Alrighty then. Poor In Like Flynn, who is a miniature person and weighs about 90 pounds, peruses the heaping platters of food on the table and looks like she is going to upchuck right then and there. Seal of Approval, on the other hand, is eyeing the homemade cake and thinking “at least we are not skiing”. Meanwhile, I am trying to translate the VIDEOTAPE that Farmer’s Wife has started playing ON THE TV IN THE KITCHEN all about how hubby made the cheese that sits before us and how he sends out his pigs to be slaughtered and made into sausage by the dude down the street.
I cannot relate to you how stuffed we were when we rolled out of that woman’s kitchen. It was ridiculous. She then proceeds to merrily lead us into the room DIRECTLY ADJACENT to the kitchen, literally not 8 feet away from where they eat every day, into, you guessed it, the barn where the cows were happily going about the business of being cows.
This is where Charming Daughter lost it. She and her full belly could not deal with 25 smelly cow butts right in her face. She grabbed Seal’s hand and said, “We are going no further into this ‘Cheese Factory’”. That left four of us still standing. I am at a loss for words to explain to you what a 40 ft. by 80 ft. cement room that has housed 25 cows all winter smells like. Sort of like if you erected a waste water treatment plant and a paper mill on top of a land fill. In New Jersey.

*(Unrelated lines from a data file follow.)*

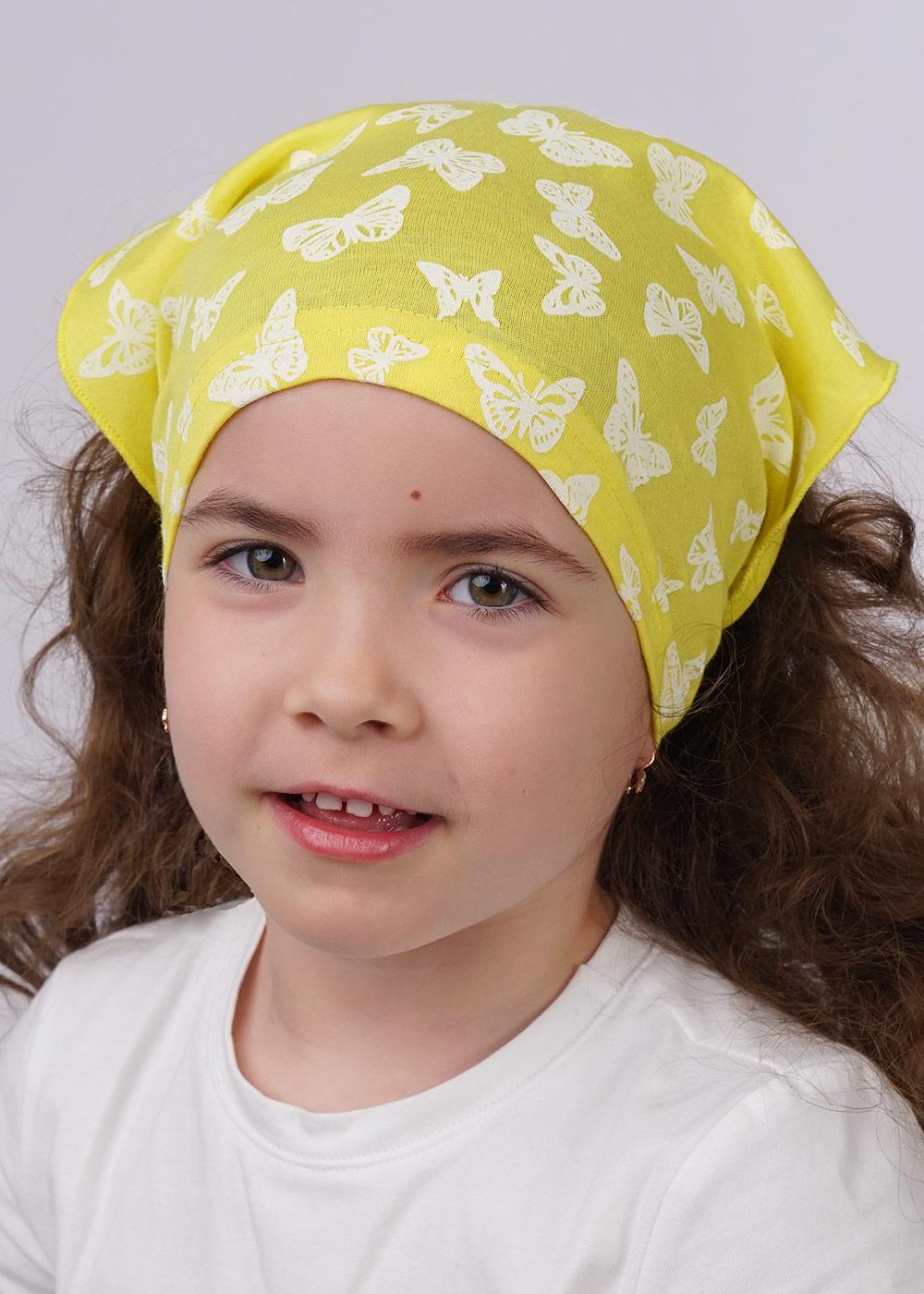 Повязка дет "Косынка" Clever (АРТ. 521859кжп)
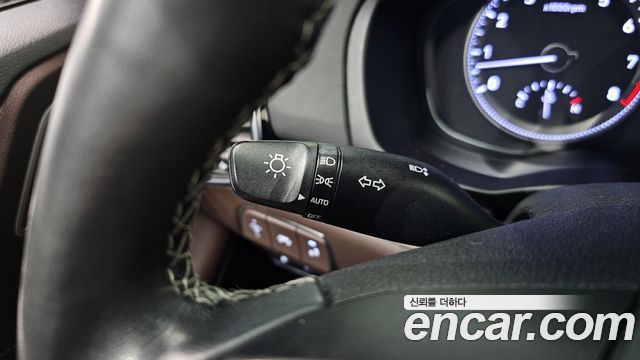 Hyundai Grandeur 2018 — photo 19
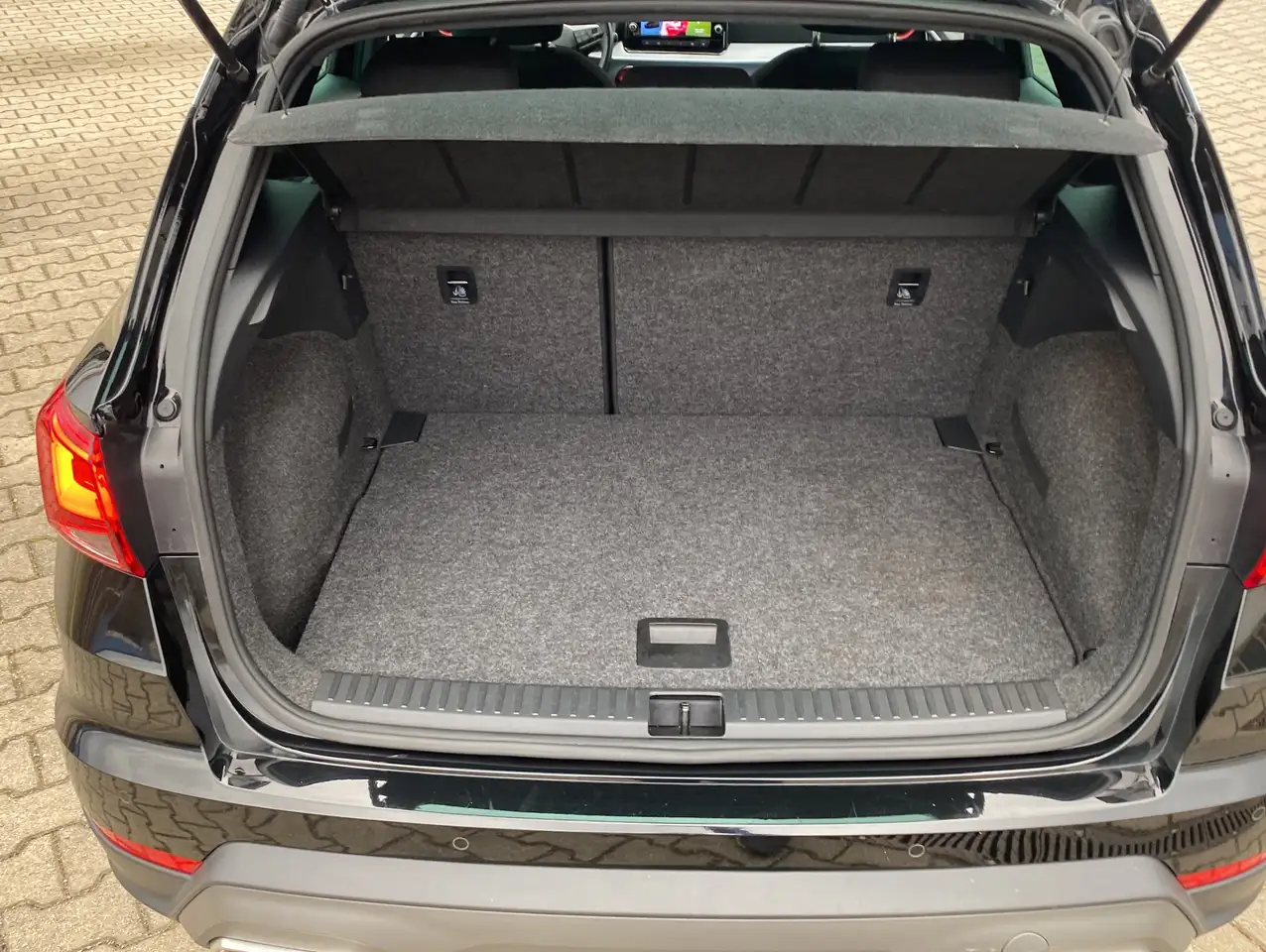 Seat Arona 12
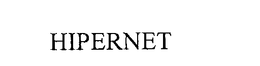 HIPERNET trademark
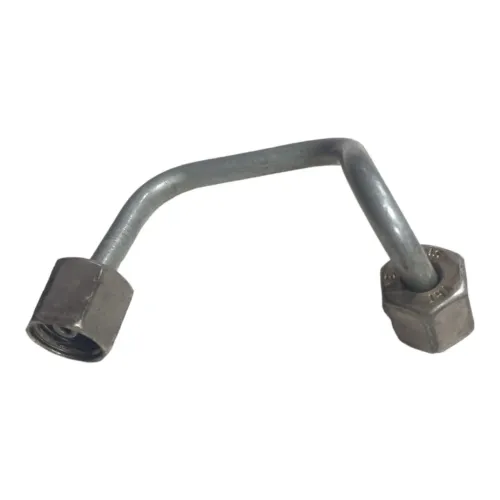 Cano Bico Injetor Amarok 3 Cilindro 2.0 12/17 Usado 2-3868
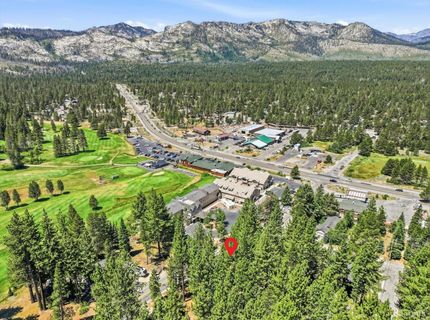 1940 Apache Avenue, South Lake Tahoe, CA 96150 Photo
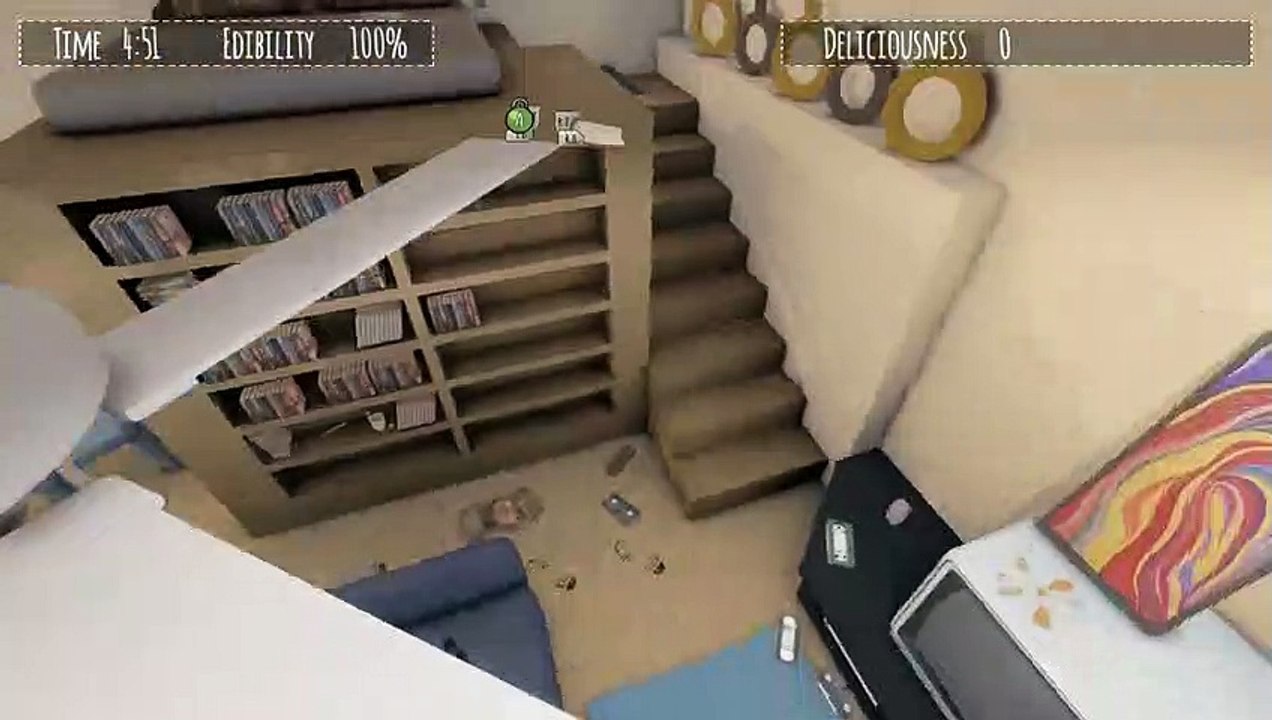 I Am Bread trailer #1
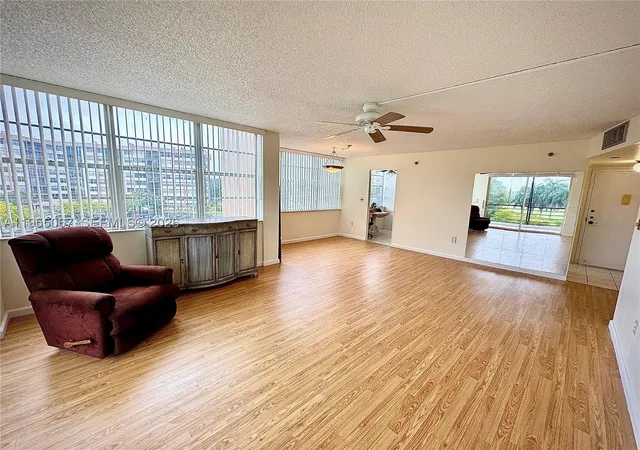 Photo 3 of Condo for sale at 1100 Saint Charles Pl #411, Pembroke Pines, FL 33026 | MLS# A11955067 | Listing updated on 2026-09-22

Flynn, though, she was a trooper. She went all the way to the back of the barn and petted the goats and the baby cows. I was like, wow, girl, for a Yankee, you are one tough cookie. By this time, both Mr. Big and Small Son had gone outside to seek fresh air. The only reason I was still in the barn was because I was taking pictures to document the fact that Flynn was still chillin’ in the back of the barn, listening to my Farmer’s Wife nadder on in a language in which she understood not one word. That’s strong as battery acid, right there, now.
I’m exaggerating, of course, as I tend to do. The tour was really cool, even if you don’t speak French. If you come to Chatel or the Portes du Soleil for vacation, look for the signs that say “fromage ici, vente directe au public” or something to that order. That means that you have stumbled upon a farmer’s wife and her cheese and she is willing to sell some to you. Beware, though, you might have to watch a video and smell some cow butts. I recommend that you purchase your cheese BEFORE you visit the cow barn because after you see where it came from, you might not want to own it.
Gotta go, Mr. Big is due home soon and I’ve done my Betty Crocker impression and made a quiche. Please, Switzerland, enough with the holidays, already. I’m ready to return to my regular meals of a handful of dry granola and half a jar of sun-dried tomatoes.